# Grand Lake St. Mary



## jt1520 (Aug 24, 2005)

I always hear from people here and there that Grand Lake St. Mary is not a good fishing lake because of pollution in the past years. Is this a general thought about this lake, or have things changed over the past few years. Just curious because I always heard it was a great crappie lake. Any comments would be appreciated. Thanks!


----------



## BrandonMiller526 (Dec 18, 2018)

Some good info in the Southwest forums.


----------



## fshnmaster (Nov 10, 2016)

Its a good lake for crappie and catfish. I live less than 5 minutes from it.


----------



## firemanmike2127 (Mar 17, 2013)

We have experienced problems due to excessive phosphorus like many lakes located in regions with heavy agriculture. There are currently many initiatives in place to help alleviate this condition & they are slowly making a difference. It's my home lake & the crappie fishing is very good. The catfish, bass, & bluegill population is healthy also. The fish have been tested numerous times by the state & are safe to eat. One of my friends was out pre-fishing for a local crappie tournament this morning & caught a 1.49 lb. crappie. If you need someone to show you around the lake give me a call or text. Mike Bruns 419-305-8111


----------



## percidaeben (Jan 15, 2010)

Just go check out the Grand Lake ST. Mary’s crappie thread in the South West forum. Zaraspook and those guys have it going on. One of, if not the best running thread on this forum.


----------



## Saugeyefisher (Jul 19, 2010)

percidaeben said:


> Just go check out the Grand Lake ST. Mary’s crappie thread in the South West forum. Zaraspook and those guys have it going on. One of, if not the best running thread on this forum.


I agree! 

I live pretty far away from the place,but I itch to try it out. I fish buckeye alot an it seems really similar, other then the saugeye. One of these days I plan in making a road trip and crappie fishing it.


----------



## zaraspook (Jun 16, 2009)

Plus, State is trying hard to rejuvenate the Grand Lake perch population. We do catch some good size perch, but few have figured out how to get more than 1-2 at a time.


----------



## jt1520 (Aug 24, 2005)

Thanks for the replies guys, much appreciated!


----------



## saugmon (Jun 14, 2006)

firemanmike2127 said:


> We have experienced problems due to excessive phosphorus like many lakes located in regions with heavy agriculture. There are currently many initiatives in place to help alleviate this condition & they are slowly making a difference. It's my home lake & the crappie fishing is very good. The catfish, bass, & bluegill population is healthy also. The fish have been tested numerous times by the state & are safe to eat. One of my friends was out pre-fishing for a local crappie tournament this morning & caught a 1.49 lb. crappie. If you need someone to show you around the lake give me a call or text. Mike Bruns 419-305-8111


Hey Mike, Around the year that issue started(2010/2011),The odnr put in a special batch of Saugeye.They should be hawgs by now. Any news of how they did?


----------

Brief 1 ->
Rewrite everything in the records from the line containing "Is the alloy" down to the end of the records, replacing "rear door" with "back door" and leaving the rest unchanged.

Task inputs ->
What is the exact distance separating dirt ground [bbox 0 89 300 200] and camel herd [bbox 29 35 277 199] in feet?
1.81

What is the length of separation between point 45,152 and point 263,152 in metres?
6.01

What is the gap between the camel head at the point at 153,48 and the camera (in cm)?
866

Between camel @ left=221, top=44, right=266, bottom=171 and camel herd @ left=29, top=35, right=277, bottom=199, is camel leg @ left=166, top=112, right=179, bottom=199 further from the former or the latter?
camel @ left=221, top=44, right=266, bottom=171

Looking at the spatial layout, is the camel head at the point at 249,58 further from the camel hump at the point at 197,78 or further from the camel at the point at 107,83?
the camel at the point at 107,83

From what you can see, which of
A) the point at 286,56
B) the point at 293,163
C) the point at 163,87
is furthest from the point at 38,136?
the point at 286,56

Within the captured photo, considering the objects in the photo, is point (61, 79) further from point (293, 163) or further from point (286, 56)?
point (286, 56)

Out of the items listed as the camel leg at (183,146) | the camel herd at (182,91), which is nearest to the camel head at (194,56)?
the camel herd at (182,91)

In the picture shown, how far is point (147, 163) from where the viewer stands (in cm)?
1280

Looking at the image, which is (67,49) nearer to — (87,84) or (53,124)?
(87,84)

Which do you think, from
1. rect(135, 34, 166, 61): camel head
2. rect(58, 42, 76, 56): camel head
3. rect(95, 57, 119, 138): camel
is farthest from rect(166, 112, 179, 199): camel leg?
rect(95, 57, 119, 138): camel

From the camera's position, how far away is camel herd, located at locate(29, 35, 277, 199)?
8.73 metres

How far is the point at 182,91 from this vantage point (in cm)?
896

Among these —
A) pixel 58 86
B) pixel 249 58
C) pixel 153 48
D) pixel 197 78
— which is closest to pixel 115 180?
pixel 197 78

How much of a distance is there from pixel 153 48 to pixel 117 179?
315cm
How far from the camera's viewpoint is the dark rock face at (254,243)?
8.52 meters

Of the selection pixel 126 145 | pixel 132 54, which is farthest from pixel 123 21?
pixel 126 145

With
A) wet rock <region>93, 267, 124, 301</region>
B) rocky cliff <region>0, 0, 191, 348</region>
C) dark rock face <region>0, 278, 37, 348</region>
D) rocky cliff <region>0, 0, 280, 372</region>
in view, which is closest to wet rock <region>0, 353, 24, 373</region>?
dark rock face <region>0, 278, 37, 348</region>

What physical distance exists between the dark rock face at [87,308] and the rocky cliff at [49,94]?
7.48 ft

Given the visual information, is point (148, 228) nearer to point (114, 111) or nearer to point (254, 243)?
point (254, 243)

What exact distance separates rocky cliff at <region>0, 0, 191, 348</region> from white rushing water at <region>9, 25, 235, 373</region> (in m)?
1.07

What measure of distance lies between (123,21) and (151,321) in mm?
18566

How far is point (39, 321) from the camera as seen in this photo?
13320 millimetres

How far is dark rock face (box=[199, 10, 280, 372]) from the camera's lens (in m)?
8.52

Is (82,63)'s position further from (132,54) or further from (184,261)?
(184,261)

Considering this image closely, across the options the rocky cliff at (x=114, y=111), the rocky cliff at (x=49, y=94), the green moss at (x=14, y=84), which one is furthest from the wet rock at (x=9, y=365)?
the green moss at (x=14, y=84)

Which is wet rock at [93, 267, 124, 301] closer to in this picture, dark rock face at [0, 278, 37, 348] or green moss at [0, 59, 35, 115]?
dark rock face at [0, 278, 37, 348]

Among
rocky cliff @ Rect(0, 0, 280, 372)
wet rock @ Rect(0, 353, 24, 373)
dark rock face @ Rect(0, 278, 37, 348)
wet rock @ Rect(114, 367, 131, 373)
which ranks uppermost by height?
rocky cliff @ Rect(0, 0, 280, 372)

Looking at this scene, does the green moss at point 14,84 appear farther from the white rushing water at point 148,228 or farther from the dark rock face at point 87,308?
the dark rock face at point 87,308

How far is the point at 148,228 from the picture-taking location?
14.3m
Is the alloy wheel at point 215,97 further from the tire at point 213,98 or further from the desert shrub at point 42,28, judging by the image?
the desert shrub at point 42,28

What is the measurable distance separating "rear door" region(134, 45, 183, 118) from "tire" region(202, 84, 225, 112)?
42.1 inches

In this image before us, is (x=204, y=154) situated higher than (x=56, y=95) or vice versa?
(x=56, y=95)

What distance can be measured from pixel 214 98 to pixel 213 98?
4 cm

Brief 2 ->
Copy the Grand Lake St. Mary thread word for word, covering everything from "I always hear from" down to "(Dec 18, 2018)".

Correct result 1 ->
Is the alloy wheel at point 215,97 further from the tire at point 213,98 or further from the desert shrub at point 42,28, judging by the image?
the desert shrub at point 42,28

What is the measurable distance separating "back door" region(134, 45, 183, 118) from "tire" region(202, 84, 225, 112)?
42.1 inches

In this image before us, is (x=204, y=154) situated higher than (x=56, y=95) or vice versa?
(x=56, y=95)

What distance can be measured from pixel 214 98 to pixel 213 98?
4 cm

Correct result 2 ->
I always hear from people here and there that Grand Lake St. Mary is not a good fishing lake because of pollution in the past years. Is this a general thought about this lake, or have things changed over the past few years. Just curious because I always heard it was a great crappie lake. Any comments would be appreciated. Thanks!


----------



## BrandonMiller526 (Dec 18, 2018)